- **Verilen görev 1**
Vural Savaş yazısında Bediüzzaman için sayılan nitelikleri sıralayın.
- **Verilen görev 2**
Vural Savaş yazısına göre şu soruları yanıtlayın:
(a) Yazı hangi tarihte yayımlanmış?
(b) Gösterilen kayıtlar hangi etikete sahip?
(c) Bediüzzaman hakkındaki yanlış ithamlar okurları kimlerin tuzağına atacak?
- **Verilen görev 3**
Vural Savaş yazısını kaldığı yerden devam ettirin.

- **Gösterilen metin**

====

Ufuk EFE etiketine sahip kayıtlar gösteriliyor. Tüm kayıtları göster
Ufuk EFE etiketine sahip kayıtlar gösteriliyor. Tüm kayıtları göster

10 Aralık 2018 Pazartesi

VURAL SAVAŞ IN TARİHİ TESPİTLERİ VE FETULLAH TEHLİKESİ BÖLÜM 2


VURAL SAVAŞ IN  TARİHİ TESPİTLERİ VE FETULLAH TEHLİKESİ BÖLÜM 2




Yeri Gelmişken; Bir konuyu açıklamakta yarar görüyoruz: 

Din istismarlarını eleştirirken, İslamiyete yönelecek münafıkları deşifre ederken, samimi müminleri üzecek ve ürkütecek yaklaşım ve yakıştırmalardan 
mutlaka uzak durulması gerektiğini özellikle ve tekrar hatırlatmak istiyoruz. Din hakkında konuşup yazarken o konuyu, tarafsız ve ön yargısız kaynaklardan iyice araştırmadan veya gerçekleri kasıtlı çarpıtan kitapların etkisinde kalarak yapılacak yorumlar, haklı olduğumuz iddialarımıza bile şüphe bakılmasına yol açacaktır. 

Her türlü ırkçılık düşüncesini şiddetle eleştiren, bütün hayatını ve rahatını aziz milletimize ve manevi değerlerimize hizmete vakfeden ve Atatürk tarafından 
takdir edilip resmi görevler verilmek istenen ve eserleriyle gerçek iman ve örnel İslam düşüncesini öğreten ve Şeyh Sait isyanını asla tasvip etmeyen 
ve desteklemeyen Bediüzzaman gibi bir şahsiyet hakkındaki yanlış ve haksız ithamlar da, talebelerini ve eserlerini okuyup bilenleri bizden soğutacak ve 
Fetullah Gülen'lerin ve AKP gibi partilerin tuzağına atacaktır.

====

Bir dizi kayıt:
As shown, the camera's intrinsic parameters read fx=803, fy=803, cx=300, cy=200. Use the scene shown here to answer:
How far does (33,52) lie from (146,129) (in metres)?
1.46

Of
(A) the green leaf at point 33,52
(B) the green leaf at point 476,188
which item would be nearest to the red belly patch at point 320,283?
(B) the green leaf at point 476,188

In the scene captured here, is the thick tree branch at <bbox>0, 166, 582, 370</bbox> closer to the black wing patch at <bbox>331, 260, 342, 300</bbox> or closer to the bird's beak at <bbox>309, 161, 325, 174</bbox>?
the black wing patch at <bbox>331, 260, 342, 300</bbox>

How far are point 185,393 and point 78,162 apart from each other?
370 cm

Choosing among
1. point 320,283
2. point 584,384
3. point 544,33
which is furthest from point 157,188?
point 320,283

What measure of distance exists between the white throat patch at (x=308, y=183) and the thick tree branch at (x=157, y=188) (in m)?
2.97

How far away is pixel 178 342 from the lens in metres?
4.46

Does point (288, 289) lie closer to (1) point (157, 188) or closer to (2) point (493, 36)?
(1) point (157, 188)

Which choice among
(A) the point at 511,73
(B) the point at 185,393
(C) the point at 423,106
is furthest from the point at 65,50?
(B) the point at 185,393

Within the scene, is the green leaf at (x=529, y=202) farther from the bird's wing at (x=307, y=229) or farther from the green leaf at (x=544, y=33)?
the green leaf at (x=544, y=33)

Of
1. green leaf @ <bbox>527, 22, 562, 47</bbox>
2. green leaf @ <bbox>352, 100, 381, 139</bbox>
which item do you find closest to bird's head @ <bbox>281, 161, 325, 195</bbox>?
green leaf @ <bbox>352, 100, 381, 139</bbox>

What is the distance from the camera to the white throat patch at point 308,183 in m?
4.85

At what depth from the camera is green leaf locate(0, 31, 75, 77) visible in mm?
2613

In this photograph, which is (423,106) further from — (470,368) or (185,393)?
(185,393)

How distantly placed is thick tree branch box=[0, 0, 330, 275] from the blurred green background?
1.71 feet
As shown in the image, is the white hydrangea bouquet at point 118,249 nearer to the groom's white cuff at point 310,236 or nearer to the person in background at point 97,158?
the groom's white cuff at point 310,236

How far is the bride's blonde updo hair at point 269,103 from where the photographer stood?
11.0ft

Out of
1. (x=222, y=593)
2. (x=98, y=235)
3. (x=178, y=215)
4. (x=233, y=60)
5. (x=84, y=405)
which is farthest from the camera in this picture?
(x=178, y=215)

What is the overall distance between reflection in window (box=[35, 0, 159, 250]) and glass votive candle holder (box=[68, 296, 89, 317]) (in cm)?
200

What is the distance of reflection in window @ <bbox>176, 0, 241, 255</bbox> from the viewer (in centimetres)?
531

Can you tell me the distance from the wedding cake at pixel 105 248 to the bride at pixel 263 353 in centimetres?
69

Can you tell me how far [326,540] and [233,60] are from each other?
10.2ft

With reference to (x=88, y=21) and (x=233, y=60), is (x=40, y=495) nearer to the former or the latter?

====

- **Yazılı cevap 1**
- Her türlü ırkçılık düşüncesini şiddetle eleştirmesi
- Bütün hayatını ve rahatını millete ve manevi değerlere hizmete vakfetmesi
- Atatürk tarafından takdir edilip kendisine resmi görevler verilmek istenmesi
- Eserleriyle gerçek imanı ve İslam düşüncesini öğretmesi
- Şeyh Sait isyanını asla tasvip etmemesi ve desteklememesi

- **Yazılı cevap 2**
(a) 10 Aralık 2018 Pazartesi
(b) Ufuk EFE
(c) Fetullah Gülen'lerin ve AKP gibi partilerin

- **Yazılı cevap 3**
Bediüzzaman Gerçeği 

Ahmet mercan gibi tarafsız bir senaristin çok ciddi bir araştırma sonucu hazırladığı Said Nursi'yle ilgili çizgi film metninde 25 Kasım 2005 Tempo dergisinde yazıldığı gibi, Bediüzzaman Kürtçülük, bölücülük gibi iddialardan tamamen uzak, yüksek ve örnek bir İslam alimidir. 

Artık, dine düşmanlığını; din alimlerine, İslami hizmetlere ve samimi müminlere sataşmak şeklinde ortaya koyuyor" görüntüsü verecek yaklaşımları 
terk etmelidir. Israrla ve tekrarla vurguluyoruz: İslama şaşı bakan ve Müslümanları potansiyel tehlike sayan bir Ulusalcılık. USA cılığa dolaylı hizmetçilikle eş değerdir. 

İşte Ahmet Mercan'ın Bediüzzaman'la ilgili tespitleri: 

   Filmde Beiüzzaman'ın dini kimliğinin yanında, siyasi tavrı da tüm detaylarıyla anlatılıyor. Kürtçülük yada Türkçülük... Milliyetçiliğin her türlüsünü ağır bir 
dille eleştiren Nursi, Kürtlerin kendisinse teklif ettikleri isyanlarda liderlik etme tekliflerini de, kardeş savaşını istemediğini belirterek her seferinde red ediyor. 
Ruslarla yapılan savaşta ise kendi başına kurduğu bir silahlı bölük ile Enver Paşa'ya yardım ediyor. Birinci Dünya Savaşı sonrasında yaşanan işkal 
sürecinde ise Said Nursi, padişahın ve hatta şeyhülislamın fetvalarına karşı çıkacak kadar vatansever bir portre çiziyor. Filmde, işkal kuvvetlerinin 
Boğaziçi'nde demir atmış olan gemilerini seyrederken yanına gelip, İstanbul yaptığı anlaşmayla silahı bıraktı, tamamen teslim oldu diyen birisine 
Said Nursi Şöyle yanıt veriyor: Şimdi Anadolu'ya destek zamanı. Hem de en tehlikeli cephe olan buradan, İstanbul'dan milleti uyandırmalı...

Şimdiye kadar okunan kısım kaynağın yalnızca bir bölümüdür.